The National Jewish Community Relations Advisory Council sent a telegram Tuesday to Secretary of State James Baker expressing concern over the reports that the new travel policy in Syria was not being implemented.

The Syrian policy shift was first conveyed privately to leaders of the Syrian Jewish community by government officials before Passover, and the news quickly spread to excited friends and relatives in North America and Israel.

On Monday, the State Department and White House reported that Syria had informed U.S. officials that travel restrictions against Jews had been lifted.

But Reich said Jews were denied exit visas this week in Damascus and Aleppo, two centers of the country’s Jewish community.

In some instances, applicants were told by officials that new instructions had not yet been issued,; other Jews were told to come back in three weeks; and some were told that the permission to leave would be granted only for cases of family reunification.


Nevertheless, activists for Syrian Jewry remain cautiously optimistic. Some say that Syria could not be expected to move faster, given the bureaucratic realities of the Middle East.

“We believe we have to wait to see how the policy is implemented, and how people come out, and give the lifting of regulation a chance to work,” said Gilbert Kahn, executive director of the Council for the Rescue of Syrian Jews.

The activists have not forgotten that Syria has not delivered on past promises.

At the same time, both Secretary of State Baker and his Syrian counterpart, Foreign Minister Farouk al-Sharaa, emphasized that Syria has announced free travel, not free emigration.

In Damascus, the Syrian news agency Sana quoted Sharaa as saying: “The matter deals with the freedom of travel for Syrian citizens and not emigration.”

But he also said that Syrian President Hafez Assad had “directed the concerned authorities to facilitate the travel of all citizens regardless of their religion and to remove the existing routine procedures.”

These procedures included leaving a family member behind to serve in effect as a hostage, and posting a bond officially quoted at $1,000 but in reality many times that amount.

In Washington, during a photo opportunity with Israeli Foreign Minister David Levy, Baker was asked whether there was reason to believe Syrian Jews would be given the right to emigrate freely from Syria.

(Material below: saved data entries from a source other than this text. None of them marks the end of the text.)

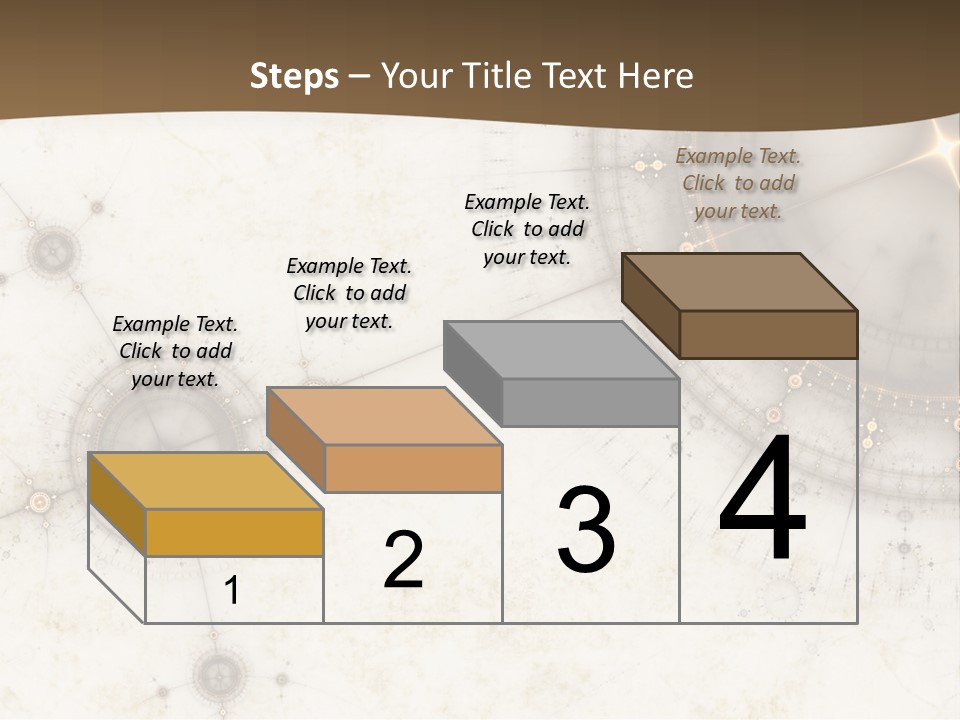 Steps – Your Title Text Here

Example Text. Click to add your text.

Example Text. Click to add your text.

Example Text. Click to add your text.

Example Text. Click to add your text.

1

2

3

4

“No, and I don’t think that’s what the announcement contemplated,” Baker replied. “But I do think that if implemented, the decision will mean that Syrian Jews will be entitled to all of the rights and privileges that other Syrians citizens have; that is, the freedom to travel.”

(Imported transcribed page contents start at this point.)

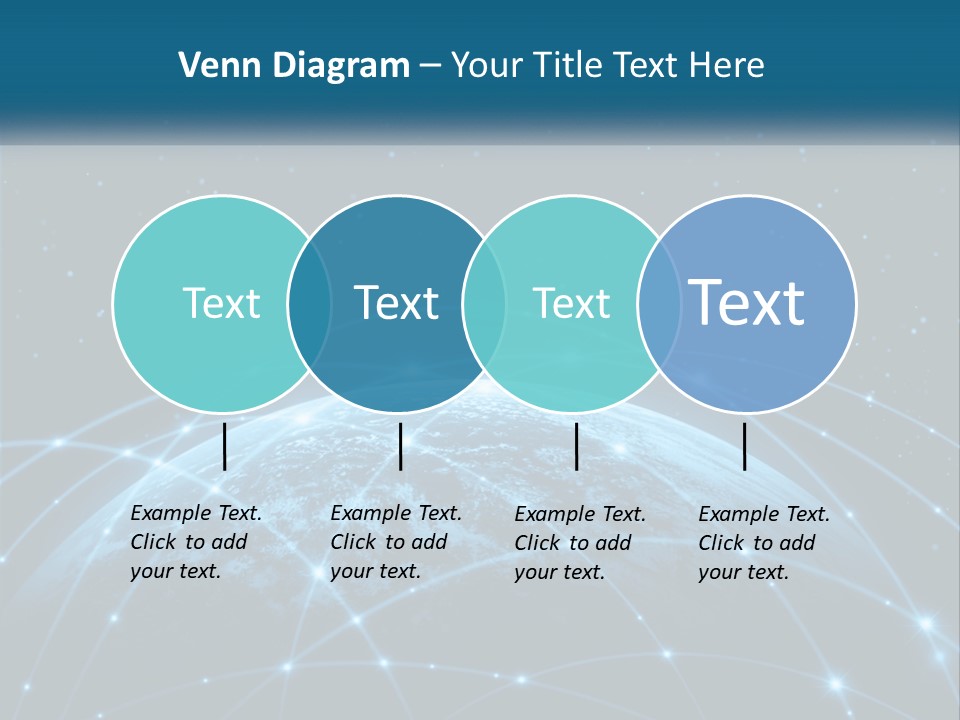 Venn Diagram – Your Title Text Here

Text

Text

Text

Text

Example Text. Click to add your text.

Example Text. Click to add your text.

Example Text. Click to add your text.

Example Text. Click to add your text.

In their meeting, Levy thanked Baker for American efforts on behalf of Syrian Jews.

According to U.S. government sources, President Bush has written a letter to Israeli Prime Minister Yitzhak Shamir explaining that while the Syrians have not changed their formal position on emigration, the door is now open for Jews to leave the country.

Syrian Foreign Minister Sharaa said that Syrian Jews do not want to emigrate, a statement echoed to the foreign press by the community’s chief rabbi, Ibrahim Hamra.

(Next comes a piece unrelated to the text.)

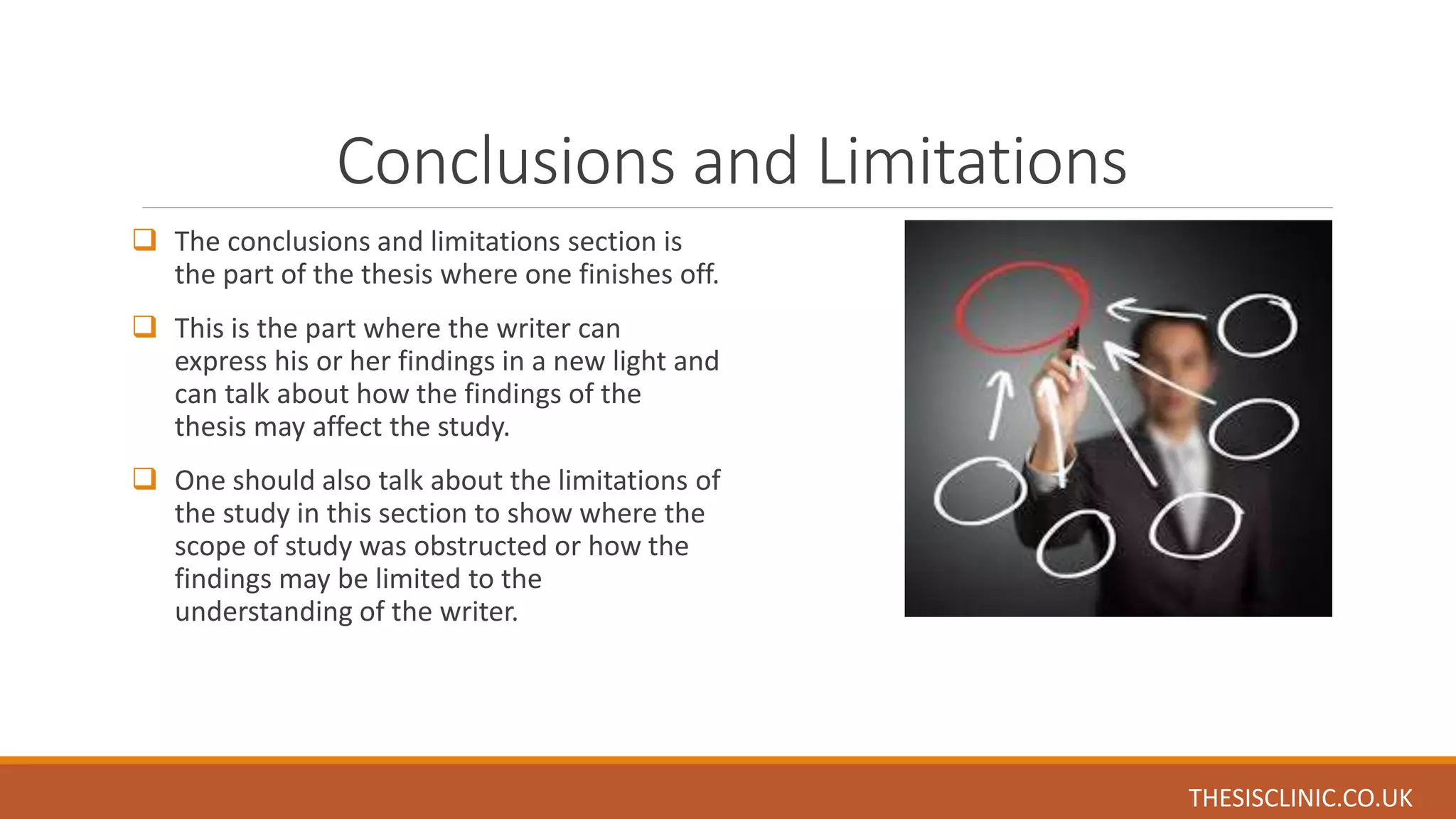 Conclusions and Limitations

❑ The conclusions and limitations section is the part of the thesis where one finishes off.

❑ This is the part where the writer can express his or her findings in a new light and can talk about how the findings of the thesis may affect the study.

❑ One should also talk about the limitations of the study in this section to show where the scope of study was obstructed or how the findings may be limited to the understanding of the writer.

THESISCLINIC.CO.UK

But Syrian Jewry activists say the majority of the community would emigrate, given the chance, and the elimination of travel restrictions would in practice, permit such emigration.

Reich said the White House had promised to monitor the situation through the American Embassy in Damascus.

In Toronto, Judy Feld Carr, chair of the Task Force on Syrian Jewry of the Canadian Jewish Congress, recalled that in 1989 the State Department announced that Syria had agreed to allow unmarried Jewish women unable to find husbands in Syria to emigrate.

“They didn’t leave. It didn’t materialize,” she said. “I have seen so many false hopes dashed that I’d rather not raise them,” she said.